12.3 No agent, reseller, representative, employee, affiliate, parent, subsidiary, division, licensee, licensor, successor, assignee or assignor of Licensor shall have any liability whatsoever for any reason of any kind to Licensee or any third party, under this agreement or otherwise.
12.4 The provisions of this section constitute an essential and material part of this agreement and Licensor would not enter into this agreement without such limitations.

13 CONFIDENTIALITY
13.1 Licensee recognizes that the Safewhere Software is the proprietary and confidential property of Licensor. Accordingly, Licensee shall not during the term of this Agreement and for additional five (5) years thereafter, disclose or reveal to any third party or utilize for its own benefit other than pursuant to this Agreement, any information provided by Licensor, provided that such information was not previously known to Licensee or to the general public. Licensee further agrees to take all rea-sonable precautions to preserve the confidentiality of Licensor’s Software and shall assume responsibility that its employees will similarly preserve this information against third parties. This provision shall survive termination of the Agreement.

14 SEVERABILITY
14.1 If any provision in the Agreement is held invalid or unenforceable by a court of competent jurisdiction, such invalidity shall not affect the validity or operation of any other provision and such invalid provision shall be deemed to be severed from the Agreement.

15 GOVERNING LAW AND VENUE
15.1 This Agreement shall be governed by, and exclusively construed in accordance with, the laws of The Kingdom of Denmark, not taking into account its provisions that may lead to the application of any other substantial law than Danish law.

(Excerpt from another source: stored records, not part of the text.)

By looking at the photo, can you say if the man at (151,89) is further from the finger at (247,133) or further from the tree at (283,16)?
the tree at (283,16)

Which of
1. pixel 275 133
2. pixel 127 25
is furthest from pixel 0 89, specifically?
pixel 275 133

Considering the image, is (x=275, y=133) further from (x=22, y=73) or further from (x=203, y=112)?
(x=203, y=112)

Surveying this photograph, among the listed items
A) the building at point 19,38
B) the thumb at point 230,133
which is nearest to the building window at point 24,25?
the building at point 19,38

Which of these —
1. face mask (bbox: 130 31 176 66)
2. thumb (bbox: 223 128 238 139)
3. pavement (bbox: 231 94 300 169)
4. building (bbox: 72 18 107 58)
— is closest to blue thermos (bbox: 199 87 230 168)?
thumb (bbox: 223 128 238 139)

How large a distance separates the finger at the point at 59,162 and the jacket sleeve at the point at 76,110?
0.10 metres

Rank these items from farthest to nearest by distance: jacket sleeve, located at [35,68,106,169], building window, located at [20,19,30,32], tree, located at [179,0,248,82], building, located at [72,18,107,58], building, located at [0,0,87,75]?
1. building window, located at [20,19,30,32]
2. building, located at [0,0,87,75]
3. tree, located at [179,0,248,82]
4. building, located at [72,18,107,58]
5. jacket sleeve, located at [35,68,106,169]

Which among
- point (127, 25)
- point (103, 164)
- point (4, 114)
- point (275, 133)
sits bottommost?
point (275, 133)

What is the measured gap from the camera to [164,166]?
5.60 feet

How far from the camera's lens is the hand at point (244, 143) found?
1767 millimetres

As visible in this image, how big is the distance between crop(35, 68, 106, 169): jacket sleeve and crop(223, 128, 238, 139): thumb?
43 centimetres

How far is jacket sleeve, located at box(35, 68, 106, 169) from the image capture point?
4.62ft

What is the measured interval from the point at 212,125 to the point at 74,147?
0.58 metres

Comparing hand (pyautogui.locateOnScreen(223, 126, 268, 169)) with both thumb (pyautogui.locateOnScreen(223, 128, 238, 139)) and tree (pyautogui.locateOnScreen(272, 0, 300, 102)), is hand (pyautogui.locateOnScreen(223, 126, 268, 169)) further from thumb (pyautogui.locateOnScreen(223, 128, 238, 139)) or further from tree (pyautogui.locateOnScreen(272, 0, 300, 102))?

Any dispute, controversy or claim arising out of or in connection with this Agreement or the breach, termination or invalidity thereof shall be settled by the ordinary Danish courts.
15.2 Licensee irrevocably submits to the City Court of Copenhagen, Denmark, as the agreed venue in the first instance.
15.3 Notwithstanding the above, Licensor shall at its sole discretion be entitled to initiate pro-ceedings against Licensee in a court of its choice including without limitation in case of non-payment by Licensee, Licensee’s in-fringement of Licensor’s intellectual property rights or trade secrets or breach of the Agreement by Licensee.